American trade politics never ceases to amaze, and the recent China bashing from the Bush Commerce Department provides the latest burst of fun and weirdness. But to put this newest chapter in its glorious context, here's a refresher on the back story.

Our first protagonist, Sen. John Kerry, suffers from electionitis: Having behaved himself during a long Senate career, he's bolted off to join bad-boy protectionists. Kerry opposes the Central American Free Trade Agreement on the grounds that it lacks protections for workers, even though the deal does include such protections. He promises to halt the decline of America's manufacturing sector, even though this decline has been underway for decades and is all but inevitable in advanced economies. He frothed at the mouth recently when the World Trade Organization ruled against a U.S. trade law, even though the law in question was recognized as appalling by both the Clinton administration and responsible Republicans.

The explanation for Kerry's behavior is obvious. He listens to consultants who tell him that swing states have lost thousands of jobs and that folks there blame trade for their misfortune. Unfortunately for him, swing voters may also hate calculating flip-flop types who lack the guts to defend what they believe in.

Then we have our second protagonist, George W. Bush. His antics defy simple diagnosis. In the 2000 presidential race, Bush campaigned as a free-trader, even though he was going after those same swing voters whom Democratic consultants label protectionist. Then, safely in office and free of immediate political pressure, Bush's spine turned into rubber: He pandered shamelessly to protectionist lobbies, notably on steel and farm subsidies. Next, when this year's campaign got started amid a sluggish economy and national paranoia about "offshoring," Bush chose this moment of all moments to rediscover his courage. He went to Ohio, a swing state with higher-than-average joblessness, and gave a rip-roaring defense of trade and globalization.

Part of Bush's counterintuitively courageous phase has featured forbearance toward China. Despite popular mythology, China is not a bigger, scarier version of the old Japan. Its growth strategy does not depend on running a huge trade surplus (it has a surplus with the United States, but its global trade is in balance); and unlike Japan it is wide open to outside investment, so subsidiaries of foreign firms account for more than half of China's exports. But this has not prevented everyone from the National Association of Manufacturers to organized labor from urging confrontation with China.

Task item -
Carry the piece on American trade politics forward from its last sentence. The records that follow were drawn from a separate source.

Extracted data -
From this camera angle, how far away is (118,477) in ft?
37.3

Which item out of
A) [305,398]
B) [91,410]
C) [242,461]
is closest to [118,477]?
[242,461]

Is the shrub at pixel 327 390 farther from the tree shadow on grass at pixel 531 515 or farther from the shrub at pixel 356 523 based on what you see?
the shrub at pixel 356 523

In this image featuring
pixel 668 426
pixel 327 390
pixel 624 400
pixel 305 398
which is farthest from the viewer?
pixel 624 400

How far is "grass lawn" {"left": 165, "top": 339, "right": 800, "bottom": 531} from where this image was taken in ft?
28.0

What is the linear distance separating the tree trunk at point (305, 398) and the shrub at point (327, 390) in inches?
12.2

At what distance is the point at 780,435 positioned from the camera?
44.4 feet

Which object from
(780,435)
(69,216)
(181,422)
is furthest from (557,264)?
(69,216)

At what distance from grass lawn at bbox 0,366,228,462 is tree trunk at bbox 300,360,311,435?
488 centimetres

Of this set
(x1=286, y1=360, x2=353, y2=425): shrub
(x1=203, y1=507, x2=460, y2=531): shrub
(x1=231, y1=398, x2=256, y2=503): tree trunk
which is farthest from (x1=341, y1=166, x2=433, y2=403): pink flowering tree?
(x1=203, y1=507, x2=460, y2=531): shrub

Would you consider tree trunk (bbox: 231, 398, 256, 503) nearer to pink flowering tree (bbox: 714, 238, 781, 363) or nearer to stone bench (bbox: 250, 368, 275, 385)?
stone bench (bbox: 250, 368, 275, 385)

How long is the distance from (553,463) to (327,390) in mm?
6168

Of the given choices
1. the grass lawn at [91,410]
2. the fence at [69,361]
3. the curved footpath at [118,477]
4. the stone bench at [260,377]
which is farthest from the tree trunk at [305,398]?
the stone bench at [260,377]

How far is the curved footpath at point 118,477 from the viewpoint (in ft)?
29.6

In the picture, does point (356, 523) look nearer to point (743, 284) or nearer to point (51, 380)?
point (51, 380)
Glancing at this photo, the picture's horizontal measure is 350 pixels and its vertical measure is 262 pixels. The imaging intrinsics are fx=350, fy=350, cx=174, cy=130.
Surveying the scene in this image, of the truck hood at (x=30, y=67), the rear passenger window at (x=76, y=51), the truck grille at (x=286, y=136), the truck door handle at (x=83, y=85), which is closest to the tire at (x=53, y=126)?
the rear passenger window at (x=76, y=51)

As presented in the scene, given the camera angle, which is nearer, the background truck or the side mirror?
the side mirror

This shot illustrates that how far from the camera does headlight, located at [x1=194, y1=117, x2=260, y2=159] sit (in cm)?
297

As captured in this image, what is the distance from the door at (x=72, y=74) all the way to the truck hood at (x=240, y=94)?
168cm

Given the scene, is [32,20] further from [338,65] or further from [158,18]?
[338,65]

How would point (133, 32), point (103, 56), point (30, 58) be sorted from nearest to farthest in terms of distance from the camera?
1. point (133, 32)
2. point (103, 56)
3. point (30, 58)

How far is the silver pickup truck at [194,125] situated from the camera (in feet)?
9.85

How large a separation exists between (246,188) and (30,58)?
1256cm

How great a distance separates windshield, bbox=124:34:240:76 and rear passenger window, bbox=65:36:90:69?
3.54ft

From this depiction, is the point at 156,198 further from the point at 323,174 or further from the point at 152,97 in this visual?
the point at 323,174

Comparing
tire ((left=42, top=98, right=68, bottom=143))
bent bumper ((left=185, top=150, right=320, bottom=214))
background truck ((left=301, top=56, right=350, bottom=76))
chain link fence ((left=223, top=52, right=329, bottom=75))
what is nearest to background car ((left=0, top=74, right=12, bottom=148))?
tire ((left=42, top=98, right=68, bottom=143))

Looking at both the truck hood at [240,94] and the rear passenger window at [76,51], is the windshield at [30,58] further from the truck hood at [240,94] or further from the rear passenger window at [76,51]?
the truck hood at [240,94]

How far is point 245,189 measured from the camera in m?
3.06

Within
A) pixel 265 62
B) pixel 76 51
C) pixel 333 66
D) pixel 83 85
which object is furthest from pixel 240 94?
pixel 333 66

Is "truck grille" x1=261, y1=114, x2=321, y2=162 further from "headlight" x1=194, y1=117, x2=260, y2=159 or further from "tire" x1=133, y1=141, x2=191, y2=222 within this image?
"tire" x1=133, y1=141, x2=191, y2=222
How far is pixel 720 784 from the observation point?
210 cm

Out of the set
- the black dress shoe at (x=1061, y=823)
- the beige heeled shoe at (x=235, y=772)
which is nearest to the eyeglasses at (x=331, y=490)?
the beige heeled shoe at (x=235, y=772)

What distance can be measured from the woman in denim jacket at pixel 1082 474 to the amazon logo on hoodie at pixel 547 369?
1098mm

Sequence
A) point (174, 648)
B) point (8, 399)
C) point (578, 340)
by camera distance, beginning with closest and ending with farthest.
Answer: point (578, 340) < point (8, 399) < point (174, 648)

Output of the exercise -
Given Kerry's loud complaints that Bush is not enforcing trade laws, you might have expected Bush to cave in to the anti-China lobbies. Instead his negotiators resolved a string of disputes with the Chinese in a quiet, grown-up way, advancing U.S. interests in such areas as soybeans, semiconductors and wireless encryption. None of these negotiations blew up into a fight, even though Bush might have bought himself some political cover by out-toughing Kerry.

Hence the weirdness of his administration's latest outburst. He is up in the polls, and his opponent appears unable to compose a coherent position on Iraq, but Bush has chosen this moment of all moments to threaten China with protectionism. Twice in the past three days, a senior Commerce Department official has said the administration might attempt to limit Chinese clothing imports.

This isn't just politically odd. It doesn't really fit with the sophisticated critique of trade that has begun to circulate recently. A number of authors, notably Paul Samuelson, the 89-year-old doyen of MIT, are reminding us that trade is not always mutually enriching: Sometimes dynamic competitors abroad can hurt us. If the United States is a net exporter of software and then India muscles into this business, the world price of software will fall and the United States may suffer.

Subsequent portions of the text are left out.